Depuis début Novembre, j’ai fait le compte, j’ai emmené Martin 4 fois, moi une (sans compter les 3 séances d’ostéo et les 7 de kiné) et Gauthier une.

La dernière visite date d’hier, où les garçons ont eu la bonne idée de faire coup double, on a donc fait une visite groupée. Mais on a pas eu de tarif de groupe pour autant, hein. Je m’insurge d’ailleurs contre cette pratique qui consiste à ne pas faire de carte fidélité dans les cabinets médicaux ou les officines pharmaceutiques. Pour des gens comme nous, ce serait rentable. J’en suis presque à tutoyer ma pharmacienne, on plaisante en prenant les paris sur les dates de mes prochains passages… On a développé une relation de franche camaraderie, elle pourrait quand même m’offrir un truc une fois toutes les 10 visites non ? allez, 2 boîtes d’aspirine achetées, une crème à l’arnica offerte, je sais pas, moi, ça entretiendrait notre amitié ! Mais la pharmacienne n’est pas joueuse (et plutôt près de ses sous apparemment).

Sinon, pour fêter ça, Gauthier en reprend une petite tranche demain pour un vaccin. Quand on aime, on compte pas, hein ?!

bon pied bon oeil

Bon, ne nous voilons pas la face, on s’en doutait. De toute façon, il y avait de bonnes chances que ça arrive, vu l’hérédité qu’ils trimballent, nos enfants…

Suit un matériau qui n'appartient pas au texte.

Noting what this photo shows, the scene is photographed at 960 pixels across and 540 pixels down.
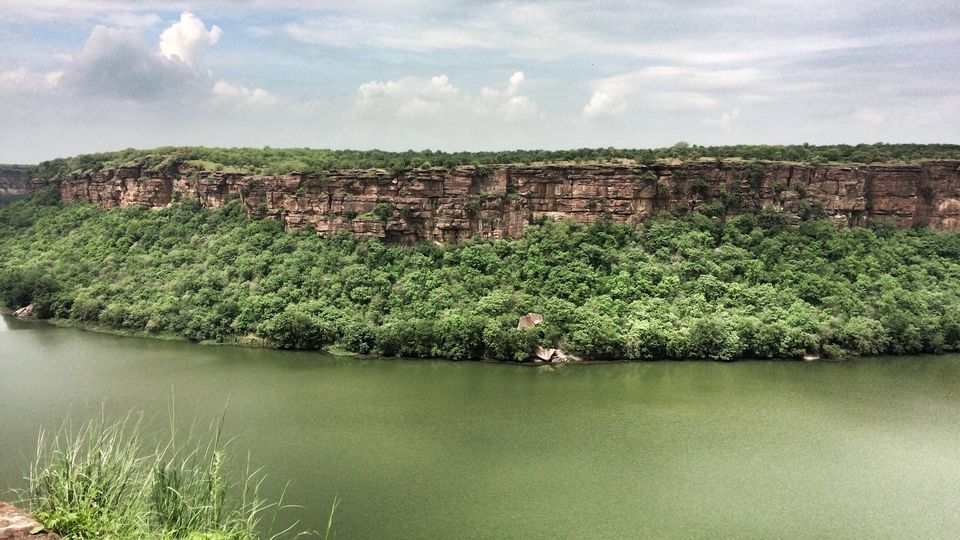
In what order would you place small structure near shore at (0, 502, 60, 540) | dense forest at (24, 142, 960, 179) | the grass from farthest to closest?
dense forest at (24, 142, 960, 179) → the grass → small structure near shore at (0, 502, 60, 540)

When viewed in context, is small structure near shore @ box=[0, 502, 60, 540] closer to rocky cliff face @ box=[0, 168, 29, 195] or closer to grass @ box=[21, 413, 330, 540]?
grass @ box=[21, 413, 330, 540]

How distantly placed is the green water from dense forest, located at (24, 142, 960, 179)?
478 inches

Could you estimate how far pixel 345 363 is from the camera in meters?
24.6

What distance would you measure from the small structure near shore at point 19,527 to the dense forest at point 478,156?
2541 centimetres

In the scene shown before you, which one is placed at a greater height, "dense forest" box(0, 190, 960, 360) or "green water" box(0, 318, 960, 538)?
"dense forest" box(0, 190, 960, 360)

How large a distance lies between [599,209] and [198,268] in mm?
22111

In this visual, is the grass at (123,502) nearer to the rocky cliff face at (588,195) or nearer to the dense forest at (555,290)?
the dense forest at (555,290)

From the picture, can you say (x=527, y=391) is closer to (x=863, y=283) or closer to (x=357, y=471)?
(x=357, y=471)

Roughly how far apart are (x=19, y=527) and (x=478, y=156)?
29.5 meters

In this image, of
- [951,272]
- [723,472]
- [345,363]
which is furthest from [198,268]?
[951,272]

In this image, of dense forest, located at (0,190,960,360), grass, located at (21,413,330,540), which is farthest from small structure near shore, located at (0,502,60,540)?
dense forest, located at (0,190,960,360)

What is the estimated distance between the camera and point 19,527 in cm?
689

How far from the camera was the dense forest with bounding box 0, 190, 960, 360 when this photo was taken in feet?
80.7

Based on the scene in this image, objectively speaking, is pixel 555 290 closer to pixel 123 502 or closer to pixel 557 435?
pixel 557 435
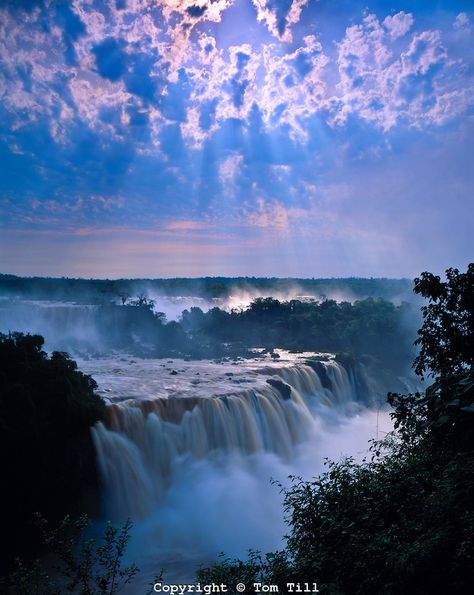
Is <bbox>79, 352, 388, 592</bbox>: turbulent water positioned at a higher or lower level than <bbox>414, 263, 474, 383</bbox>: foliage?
lower

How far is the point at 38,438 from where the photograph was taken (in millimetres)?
18484

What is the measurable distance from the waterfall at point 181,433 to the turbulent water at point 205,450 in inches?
2.2

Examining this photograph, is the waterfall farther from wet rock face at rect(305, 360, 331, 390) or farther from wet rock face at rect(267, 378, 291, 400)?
wet rock face at rect(305, 360, 331, 390)

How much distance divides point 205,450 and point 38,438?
30.5 ft

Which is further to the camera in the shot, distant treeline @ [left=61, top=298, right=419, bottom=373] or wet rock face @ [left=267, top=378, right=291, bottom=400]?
distant treeline @ [left=61, top=298, right=419, bottom=373]

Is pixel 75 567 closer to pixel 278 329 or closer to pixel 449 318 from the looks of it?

J’avais anticipé pour avoir le rdv chez l’ophtalmo avant le passage en CP (ouais, parce que ça devient du sérieux, quand même !). C’était sans compter la mauvaise volonté du bestiau, qui n’a pas voulu voir vu l’arbre et le pingouin, et nous a obligés à y retourner une 2ème fois 15 jours plus tard, après avoir mis les gouttes magiques qui te font le regard du chat potté parce qu’elles te dilatent les pupilles (d’aucuns, mauvaises langues -quoique-, diraient qu’elles te dilatent autre chose quand le pharmacien t’annonce le prix du micro-flacon -à usage unique-, que du coup tu hésites à le ranger au milieu de tes grands crus millésimés).

chat-potte

Bref, les gouttes mises, nous nous sommes rendus pour la 2ème fois en 15 jours chez notre ami l’ophtalmo (qui t’affiche dans la salle d’attente un tarif de 28€ pour une consultation standard, mais t’en demande 10 de plus dans son cabinet, et te les réclame les 2 fois – moi, je pensais qu’au moins une sur 2 serait standard… je parle mal l’ophtalmo apparemment !). Qui en 2 passages de machines devant les yeux du chat potté, 2 rayons lumineux et 5 minutes montre en main confirme le verdict de la fois précédente (ça valait le coup de nous faire revenir et payer 2 fois du parking, je trouve !) et nous remet enfin l’ordonnance sacrée. Et sur laquelle on comprend rien. Et qu’il veut pas expliquer, parce que « c’est très compliqué ». Ha. On saura même pas ce qu’il a exactement, en fait. Juste que ça s’appelle un astigmatisme myopique, parce qu’on a insisté pour avoir un nom. Nous paierons donc, et ne demanderons pas plus au Grand Homme qui a déjà eu l’obligeance de se pencher sur notre misérable cas.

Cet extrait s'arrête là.